Some other observations.

No player was more acutely missed six days ago, and will be again tomorrow, than John Conlon, by the neutral as well as by Clare. Not that Waterford would have left him one on one with Barry Coughlan on the edge of the square, but his very and considerable presence would have allowed for variation on a theme.

Clare’s response to opposition puckouts has improved noticeably. While none of them will ever be wizards in the air they made sure to attack the dropping ball in numbers at every possible opportunity, then get sufficient further numbers around it on the ground to render the break a 50-50 entity. One imagines a drill of this nature was the first item Paul Kinnerk pulled from his bag of tricks on returning to the fold.

Tony Kelly was, understandably, not quite at concert pitch. He’ll be closer to it tomorrow. He won’t hit four wides again either.

Does any contemporary hurler give a greater impression of having all the time in the world on his hands than Conor McGrath? It’s less that he runs fast and thinks slow, more that he frequently seems to be running in slow motion while computing his options.

Shane Bennett was heroic. He’s 19-years-old. Imagine the extent to which he and Patrick Curran could flourish when Maurice Shanahan and Pauric Mahony are back in the starting XV and resuming their roles as the go-to guys.

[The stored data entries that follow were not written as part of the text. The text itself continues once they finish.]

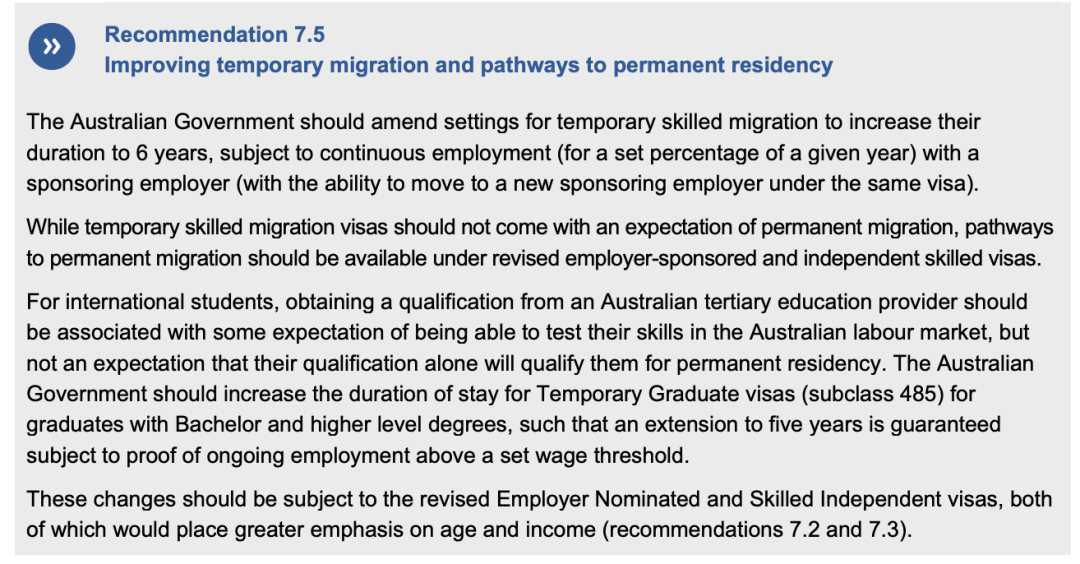 »

Recommendation 7.5
Improving temporary migration and pathways to permanent residency

The Australian Government should amend settings for temporary skilled migration to increase their duration to 6 years, subject to continuous employment (for a set percentage of a given year) with a sponsoring employer (with the ability to move to a new sponsoring employer under the same visa).

While temporary skilled migration visas should not come with an expectation of permanent migration, pathways to permanent migration should be available under revised employer-sponsored and independent skilled visas.

For international students, obtaining a qualification from an Australian tertiary education provider should be associated with some expectation of being able to test their skills in the Australian labour market, but not an expectation that their qualification alone will qualify them for permanent residency. The Australian Government should increase the duration of stay for Temporary Graduate visas (subclass 485) for graduates with Bachelor and higher level degrees, such that an extension to five years is guaranteed subject to proof of ongoing employment above a set wage threshold.

These changes should be subject to the revised Employer Nominated and Skilled Independent visas, both of which would place greater emphasis on age and income (recommendations 7.2 and 7.3).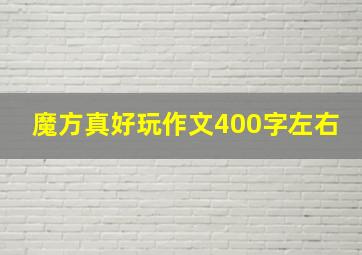 魔方真好玩作文400字左右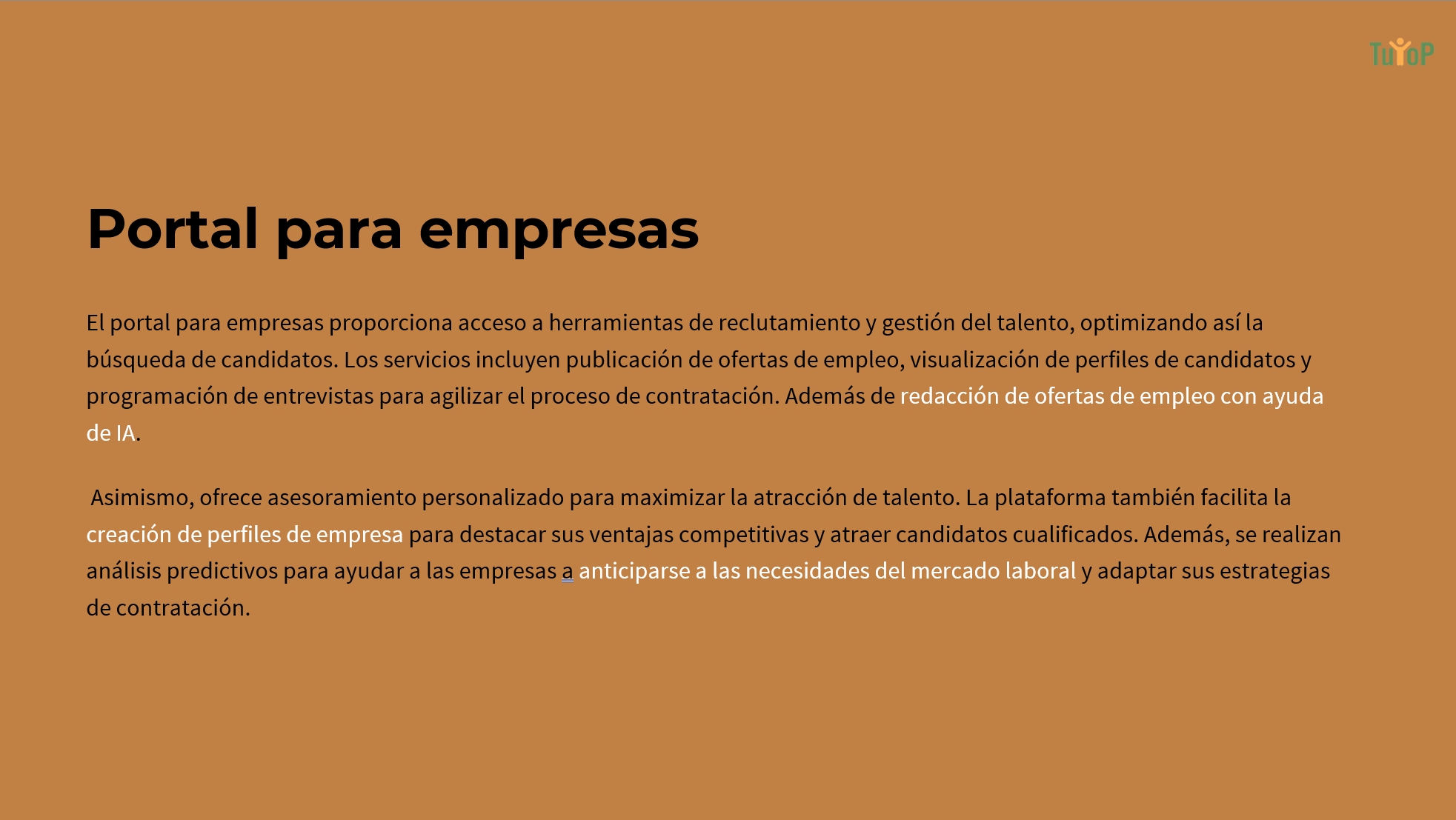 TuYoP

Portal para empresas

El portal para empresas proporciona acceso a herramientas de reclutamiento y gestión del talento, optimizando así la búsqueda de candidatos. Los servicios incluyen publicación de ofertas de empleo, visualización de perfiles de candidatos y programación de entrevistas para agilizar el proceso de contratación. Además de redacción de ofertas de empleo con ayuda de IA.

Asimismo, ofrece asesoramiento personalizado para maximizar la atracción de talento. La plataforma también facilita la creación de perfiles de empresa para destacar sus ventajas competitivas y atraer candidatos cualificados. Además, se realizan análisis predictivos para ayudar a las empresas a anticiparse a las necesidades del mercado laboral y adaptar sus estrategias de contratación.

Bennett and Curran will no longer be required to act as outlets or be all things to their colleagues. They’ll merely be required to do their bit, and make their inevitable little mistakes, and develop at their own pace.

Once more unto the breach tomorrow. Once more we hope for the best while fearing the worst. Will the teams disappear even further up their own posteriors or will gay abandon be the order of the day? Will there be sweepers or no sweepers? Will Brian Cody thoughtfully opt to lend a hand by sending in TJ Reid as an advisor?

The feeling here remains as it was a week ago. Waterford’s need and motivation are slightly greater.

Incidentally, for any reader driven demented at home by bold children who won’t go to bed or eat their greens or say their prayers, the perfect solution exists. Show them that first half from last Sunday. That’ll put manners on ‘em.

Just don’t ask my DVD guy for a copy.